Die Perspektive der Frauen

Film Die israelische Regisseurin Elite Zexer hat einen Film über Beduinen in Israel gemacht. Auf Arabisch. Der Palästinenserkonflikt steht jedoch bewusst nicht im Vordergrund

Manchmal braucht es nicht mehr als das entfernte Rauschen der Schnellstraße oder einen genauen Blick auf die Landkarte, um einem Film eine politische Dimension zu geben. „Unrecognized Villages“ steht dort geschrieben, die Beduinendörfer im Süden Israels, in der Wüste Negev, haben keine Namen und die Menschen, die in ihren Autos Tag um Tag an den Dörfern vorbeiziehen, keine Vorstellung von dem Leben in den Hütten. Auf einer Größe, die in etwa dem Bundesland Hessen entspricht, hat Israel eine Vielzahl von Parallelwelten geschaffen, die für die einen leicht zu durchfahren sind und für andere undurchdringbar bleiben.

### WAS ZU TUN IST
A - Beantworte bitte zum Text über den Beduinenfilm diese Fragen:
(i) In welcher Sprache hat die Regisseurin den Film gemacht?
(ii) In welcher Wüste liegen die Beduinendörfer?
(iii) Welches Bundesland nennt der Text als Größenvergleich?
B - Führe den Text über den Beduinenfilm nach seinem letzten Satz mit einem weiteren Absatz fort.

### GESPEICHERTE DATEN
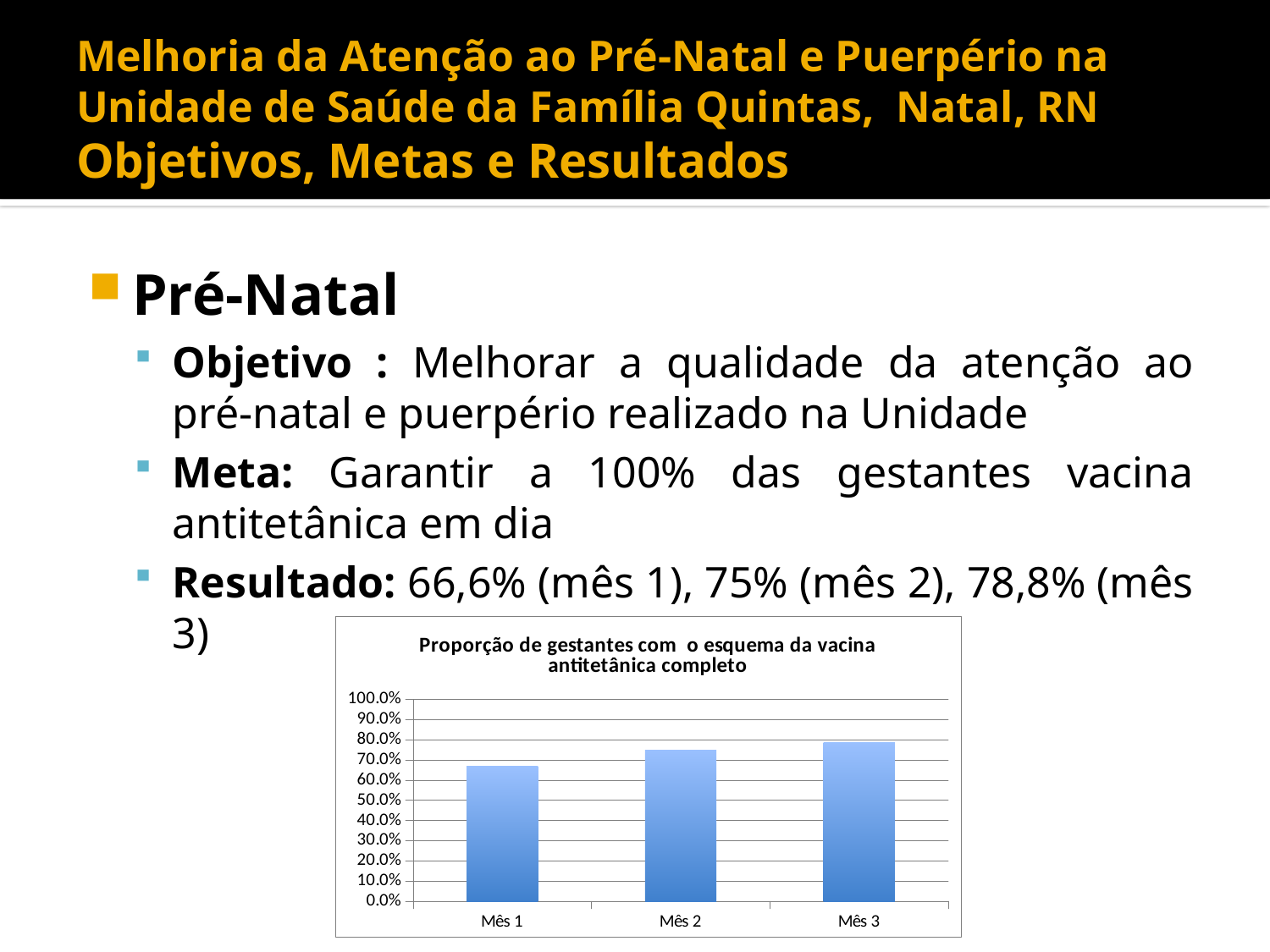
Which month has the highest bar in the chart? Mês 3 Is the value for Mês 2 greater or less than 70.0%? greater Which month has the lowest bar in the chart? Mês 1 What is the highest tick value shown on the y axis of the chart? 100.0% Is the value for Mês 1 greater or less than 70.0%? less What kind of chart is shown on the slide? bar chart Which is larger, the value for Mês 1 or the value for Mês 2? Mês 2 Is the value for Mês 1 greater or less than 60.0%? greater How many categories (months) are shown on the x axis of the chart? 3 Do the values rise or fall from Mês 1 to Mês 3? rise What is the title of the chart? Proporção de gestantes com o esquema da vacina antitetânica completo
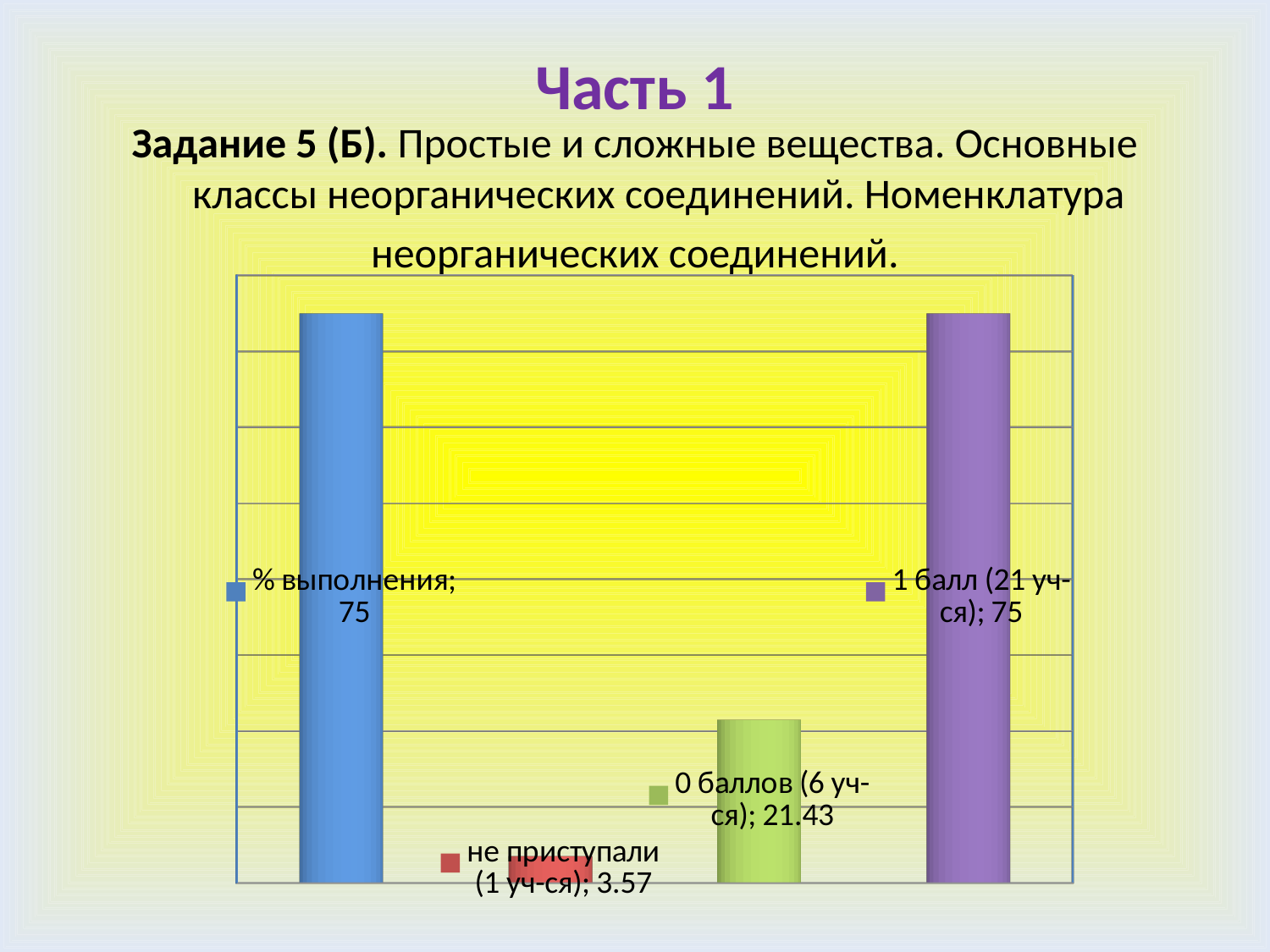
What is the difference between the values for "1 балл (21 уч-ся)" and "0 баллов (6 уч-ся)"? 53.57 How many students are indicated in the label for "1 балл"? 21 What is the value shown for "0 баллов (6 уч-ся)"? 21.43 What colour is the bar for "0 баллов (6 уч-ся)"? green Which is larger: the value for "0 баллов (6 уч-ся)" or the value for "не приступали (1 уч-ся)"? 0 баллов (6 уч-ся) What is the value shown for "% выполнения"? 75 What is the value shown for "1 балл (21 уч-ся)"? 75 What kind of chart is shown on the slide? bar chart What is the value shown for "не приступали (1 уч-ся)"? 3.57 How many bars are plotted in the chart? 4 Which category has the lowest value in the chart? не приступали (1 уч-ся) What is the difference between the values for "0 баллов (6 уч-ся)" and "не приступали (1 уч-ся)"? 17.86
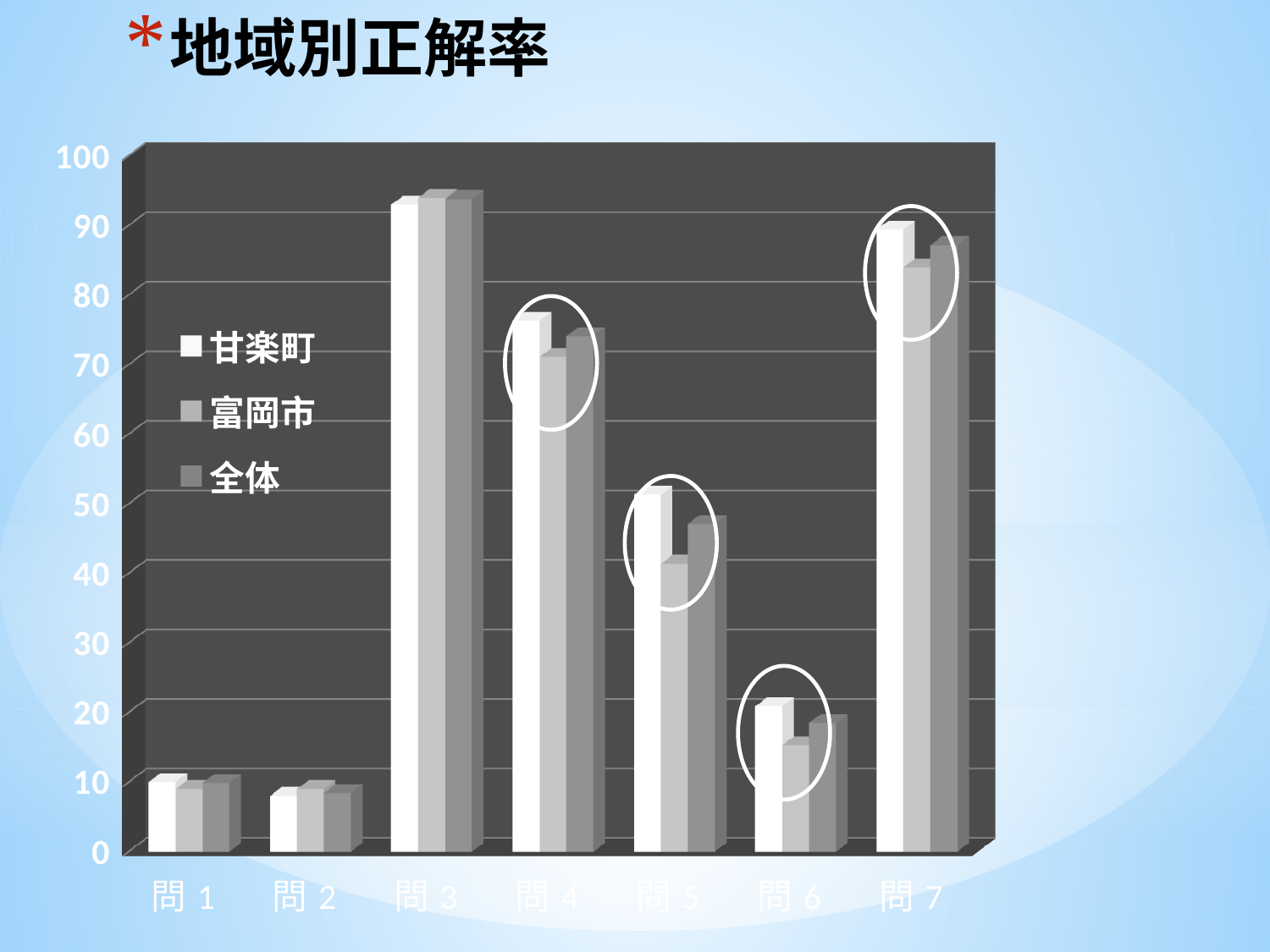
How many series does the chart's legend list? 3 Is the 甘楽町 value for 問4 greater or less than 70? greater For which question is the 富岡市 value highest? 問3 Is the 富岡市 value for 問5 greater or less than 50? less What are the three series listed in the chart's legend? 甘楽町, 富岡市, 全体 Is the 甘楽町 value for 問6 greater or less than 30? less For 問6, which is larger: the 全体 value or the 富岡市 value? 全体 What is the title of the slide containing the chart? 地域別正解率 What kind of chart is shown on the slide? bar chart How many question categories are shown on the x axis of the chart? 7 For 問5, which is larger: the 甘楽町 value or the 富岡市 value? 甘楽町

### ANTWORTEN PRO AUFGABE
A -
(i) Auf Arabisch.
(ii) In der Wüste Negev.
(iii) Hessen.

B -
Sand Storm (im hebräischen Original Sufat Chol), das Filmdebüt der israelischen Regisseurin Elite Zexer, handelt nicht von den Checkpoints zwischen Gaza und Israel, nicht von der Geisterstadt Hebron oder der aggressiven Siedlungspolitik der Ultraorthodoxen, sondern von einer Bevölkerungsgruppe, die abseits der großen, schwellenden Konflikte im Land, ein leises Dasein fristet. Über 180.000 Beduinen leben im Süden Israels in Stammesverbänden und eng verbunden mit der kargen Landschaft der Negev Wüste. Die Dörfer versorgen sich oftmals autark von Viehzucht und Landwirtschaft. Der Kontakt zur israelischen Gesellschaft ist gering.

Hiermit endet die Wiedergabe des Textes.